Stop, Look & Listen: Railroad Retirement Benefits Q&A

Answers are provided by Robert S. Kaufman

Are All Railroads Are Required to Pay Railroad Retirment Taxes and Report Worker Earnings?

(Posted September 23, 2001)

Question 136: I have 118 months of service, so I need only two more months to become vested under Railroad Retirement. I accepted a separation allowance from my railroad employer, under which they agreed to continue to pay into the Railroad Retirement fund so I would be vested. But it's been 30 months now, and they still haven't paid into Railroad Retirement on my behalf!

Answer: All railroads in the United States are required to pay Railroad Retirement taxes and to report their workers' earnings to the Railroad Retirement Board. It's a matter of Federal law, jointly enforced by the Internal Revenue Service and the Railroad Retirement Board (RRB).

The only exception is the Alaska Railroad, whose employees are covered under the Federal Civil Service Retirement System because the Alaska RR was owned for many years by the Federal government.
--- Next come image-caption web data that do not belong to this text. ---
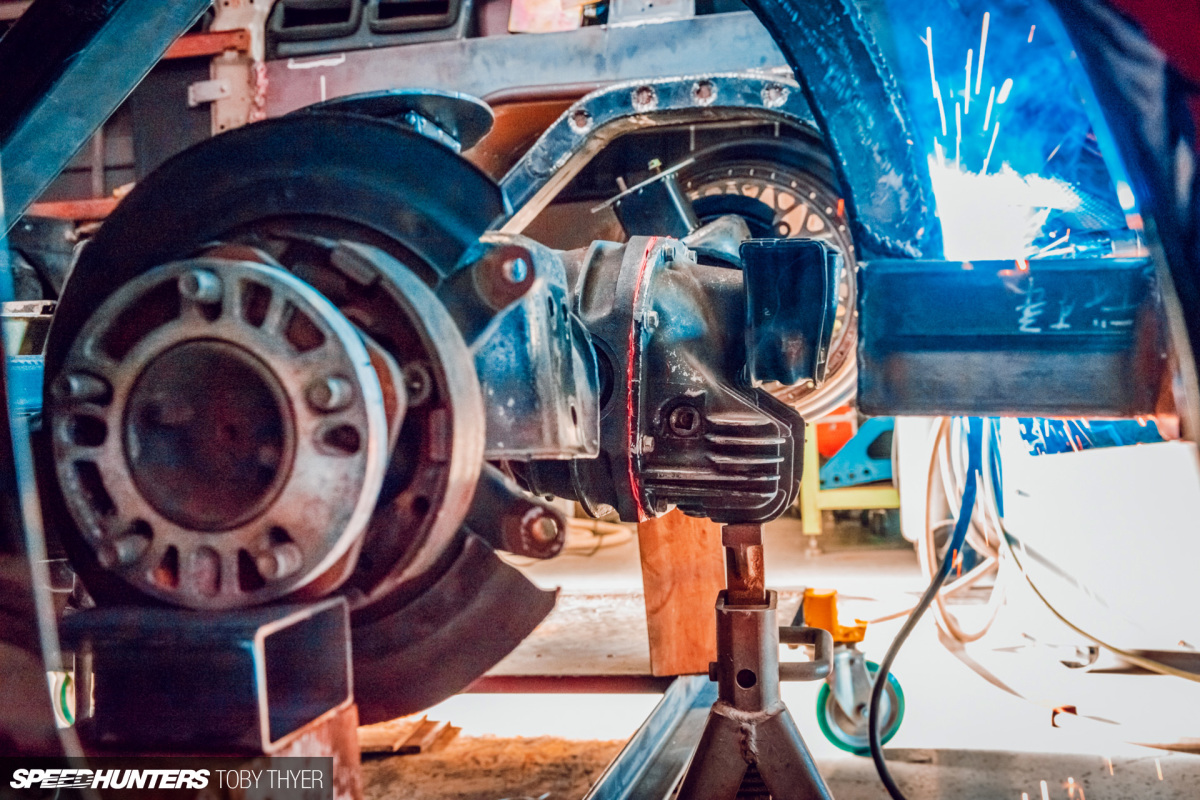 Toby_Thyer_Photographer_Speedhunters-40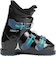 アトミック（ATOMIC）ジュニア スキーブーツ HAWX KIDS 3 26 AE5031540 HAWX KIDS 3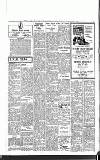 Shepton Mallet Journal Friday 10 March 1950 Page 5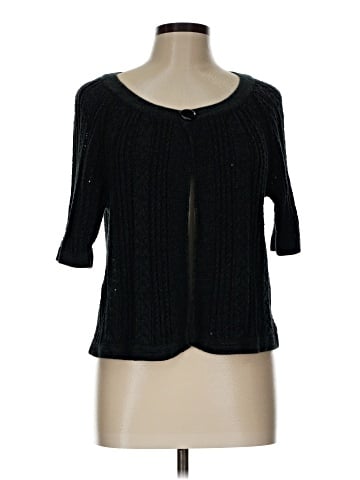 Crystal Kole Cardigan (view 1)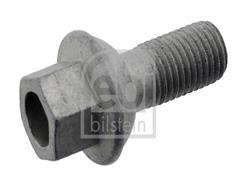 FEBI BILSTEIN 27578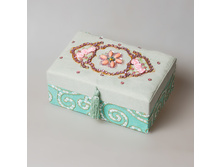 �������� 257025 120� ����� ���� 85�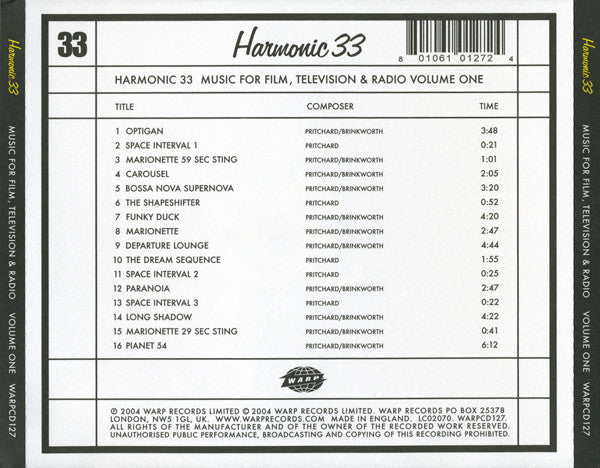 music-for-film,-television-&-radio-volume-one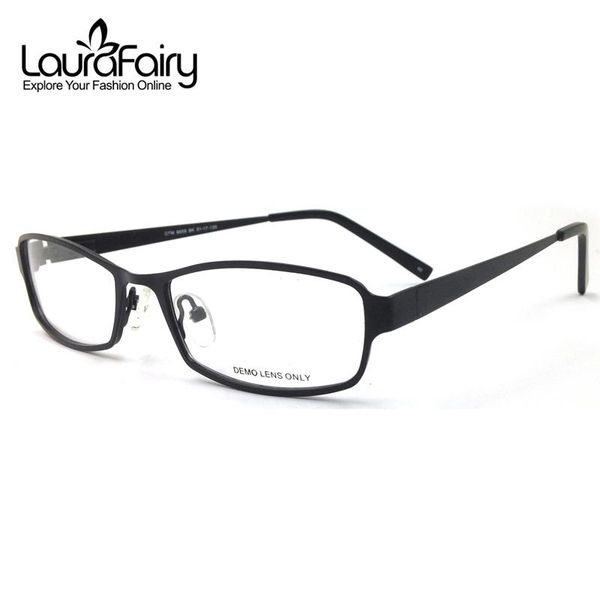 laura fairy classic full rim optical glasses frame black gun-grey rectangle shape stainless steel eyeglasses myopia frames 2021 fashion sung
laura fairy classic full rim optical glasses frame black gun-grey rectangle shape stainless steel eyeglasses myopia frames 2021 fashion sung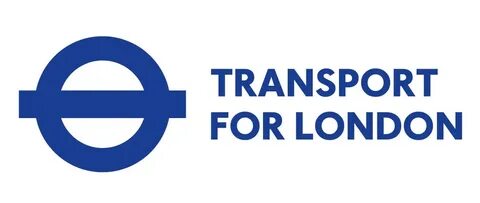 Tfl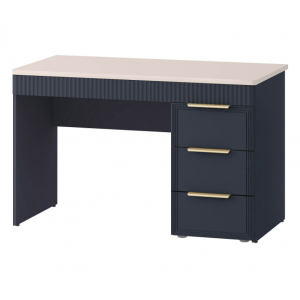 905.24 Стол компьютерный лев/прав 1200х600х750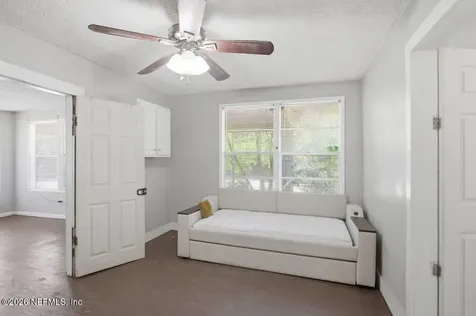 1405 Lila Street Jacksonville FL 32208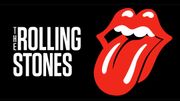 Le Rolling Stones Tour Le Rolling Stones Tour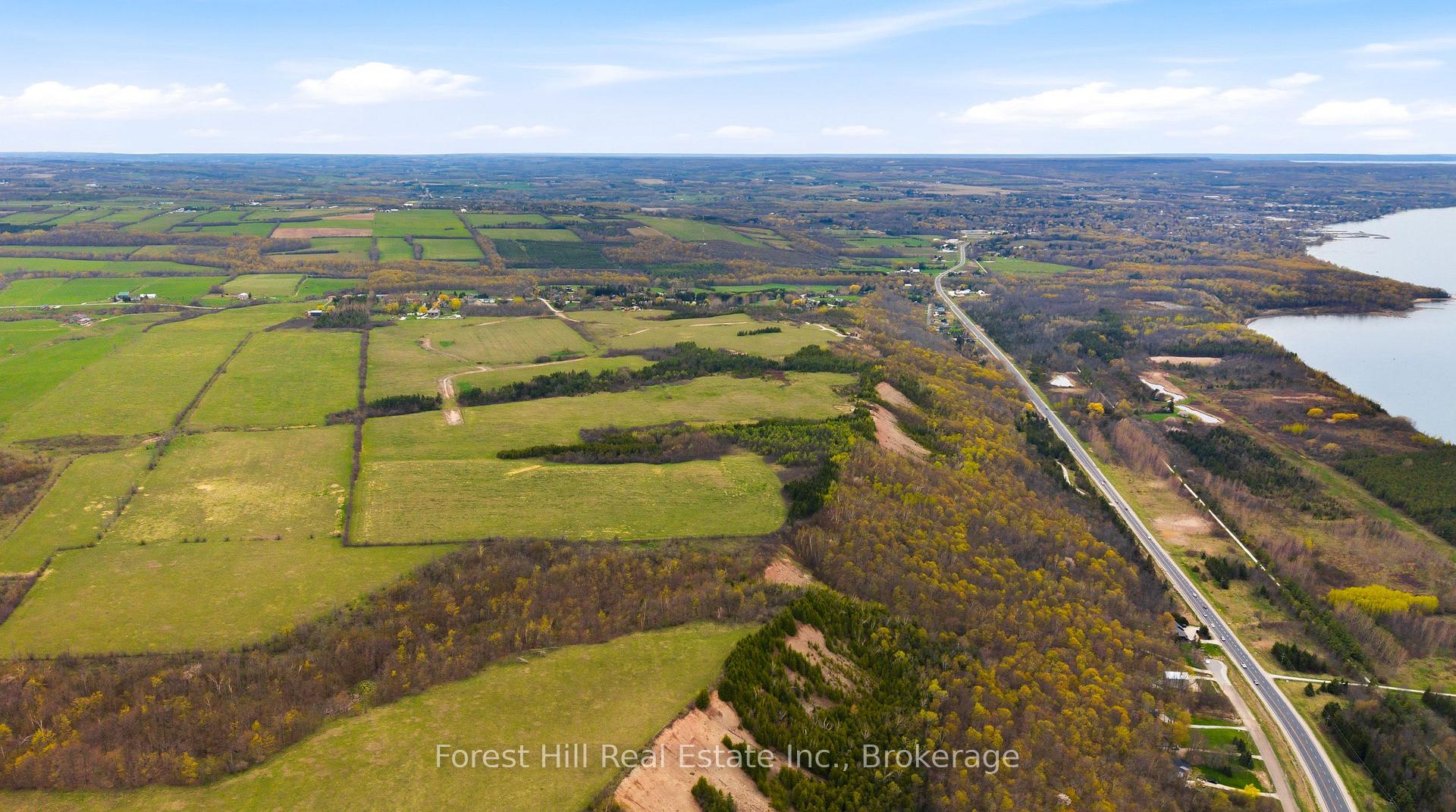 Photo 12 of 3rd Line, Meaford — HOMEH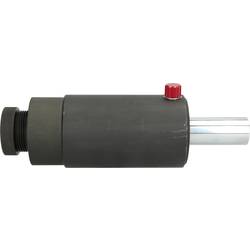Hydraulický válec, 22t KS Tools 440.0013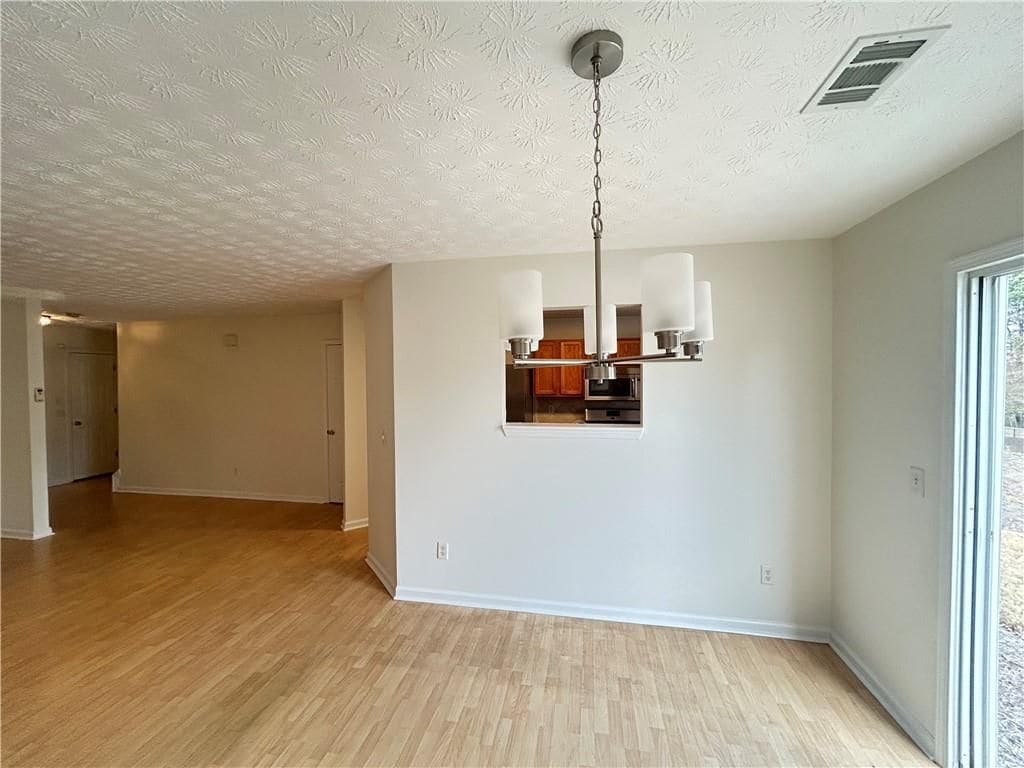 Building Photo - 2651 Waverly Hills Dr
If you believe your former railroad has not properly reported your earnings to the RRB, you should contact the nearest office of the RRB(see Q&A 9 of this column) and ask them to investigate.

If you are not successful in getting your 120 months of credit, you might become vested if certain pending legislation (HR 1140) becomes law later this year. The vesting reqirement will be reduced to 60 months for a worker who had at least 60 months of service after 1995.


Important notice:

Answers are provided as general guidance on the subjects covered in the question and are not provided as legal advice to the questioner or to readers. Any legal issues should be reviewed by your legal counsel to apply the law to the particular facts of this and similar situations.

The law in this area changes frequently. Answers are believed to be correct as of the posting dates shown. The completeness or accuracy of a particular answer may be affected by changes in the law (statutes, regulations, rulings, court decisions, etc.) that occur after the date on which a particular Q&A is posted.